> _Set exercise_
Decide whether each statement agrees with the Shigeo Nakajima profile below, answering yes or no and quoting the words of the profile that settle it: (a) Nakajima won his professional debut by a second-round knockout. (b) Nakajima defeated Bernabe Villacampo in March 1978. (c) Nakajima boxes from an orthodox stance.

Shigeo Nakajima 中島 成雄

Personal information
- Nationality: Japanese
- Born: January 16, 1954 (age 72) Yūki, Ibaraki, Japan
- Height: 5 ft 3 in (160 cm)
- Weight: Light flyweight

Boxing career
- Reach: 61+1⁄2 in (156 cm)
- Stance: Orthodox

Boxing record
- Total fights: 19
- Wins: 13
- Win by KO: 7
- Losses: 5
- Draws: 1

= Shigeo Nakajima =

Japanese boxer

Shigeo Nakajima (中島 成雄, Nakajima Shigeo) is a retired Japanese boxer who is a former WBC junior flyweight champion. He is an alumnus of the Komazawa University.

Nakajima began boxing at Yonekura Boxing Gym at the age of a high school student. He compiled an amateur record of 80–15 (48 KOs) before turning professional.

==Professional career==
Nakajima made his professional debut with a second-round knockout victory at the Korakuen Hall in Tokyo in July 1976, and won over the reigning Japanese junior flyweight champion Kazunori Tenryū via a third-round knockout in a non-title ten round bout in August 1977. However, he was knocked out by the former WBA flyweight champion Bernabe Villacampo with a body blow in the fourth round in March 1978. He lost on points to the future WBA junior flyweight champion Hwan-Jin Kim in August of that year.

> _Stored records_
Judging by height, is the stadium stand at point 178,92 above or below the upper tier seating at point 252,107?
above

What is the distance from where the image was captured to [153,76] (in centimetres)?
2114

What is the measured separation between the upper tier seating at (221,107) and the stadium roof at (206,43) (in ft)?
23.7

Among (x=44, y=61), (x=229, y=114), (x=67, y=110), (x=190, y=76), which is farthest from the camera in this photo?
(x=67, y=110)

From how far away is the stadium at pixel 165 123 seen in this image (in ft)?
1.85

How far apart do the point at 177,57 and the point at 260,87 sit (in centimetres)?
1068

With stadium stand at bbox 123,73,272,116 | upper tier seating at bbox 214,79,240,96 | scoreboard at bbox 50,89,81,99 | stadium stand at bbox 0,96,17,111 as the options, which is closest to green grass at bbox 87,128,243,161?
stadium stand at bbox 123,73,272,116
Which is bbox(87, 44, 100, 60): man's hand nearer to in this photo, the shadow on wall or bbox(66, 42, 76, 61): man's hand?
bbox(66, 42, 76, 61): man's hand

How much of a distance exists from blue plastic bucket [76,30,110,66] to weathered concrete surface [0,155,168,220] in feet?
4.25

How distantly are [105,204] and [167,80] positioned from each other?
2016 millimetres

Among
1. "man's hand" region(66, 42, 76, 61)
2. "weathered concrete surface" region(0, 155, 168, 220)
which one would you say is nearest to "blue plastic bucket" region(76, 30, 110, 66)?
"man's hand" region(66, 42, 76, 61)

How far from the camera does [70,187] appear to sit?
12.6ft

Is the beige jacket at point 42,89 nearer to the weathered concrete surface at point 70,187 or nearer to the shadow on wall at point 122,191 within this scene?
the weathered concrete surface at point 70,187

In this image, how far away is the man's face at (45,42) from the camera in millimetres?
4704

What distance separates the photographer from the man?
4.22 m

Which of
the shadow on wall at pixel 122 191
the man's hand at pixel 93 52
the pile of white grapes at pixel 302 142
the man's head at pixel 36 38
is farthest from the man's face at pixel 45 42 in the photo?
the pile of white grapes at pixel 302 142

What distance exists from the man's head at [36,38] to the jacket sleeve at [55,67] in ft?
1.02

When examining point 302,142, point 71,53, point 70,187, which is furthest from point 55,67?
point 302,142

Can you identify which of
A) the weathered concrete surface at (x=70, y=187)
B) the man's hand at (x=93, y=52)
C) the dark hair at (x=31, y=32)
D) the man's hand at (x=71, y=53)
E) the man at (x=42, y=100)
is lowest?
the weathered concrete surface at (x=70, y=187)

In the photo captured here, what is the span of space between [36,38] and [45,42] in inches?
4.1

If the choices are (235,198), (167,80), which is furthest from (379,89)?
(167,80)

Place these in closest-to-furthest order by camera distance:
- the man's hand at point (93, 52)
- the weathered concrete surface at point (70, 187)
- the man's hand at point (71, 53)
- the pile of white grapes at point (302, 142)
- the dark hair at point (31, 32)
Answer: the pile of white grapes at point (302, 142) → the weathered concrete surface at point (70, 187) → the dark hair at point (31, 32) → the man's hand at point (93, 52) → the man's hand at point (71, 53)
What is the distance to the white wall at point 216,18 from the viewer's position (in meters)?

> _Task answer_
(a) Yes: "made his professional debut with a second-round knockout victory at the Korakuen Hall in Tokyo in July 1976"
(b) No: "he was knocked out by the former WBA flyweight champion Bernabe Villacampo with a body blow in the fourth round in March 1978"
(c) Yes: "Stance: Orthodox"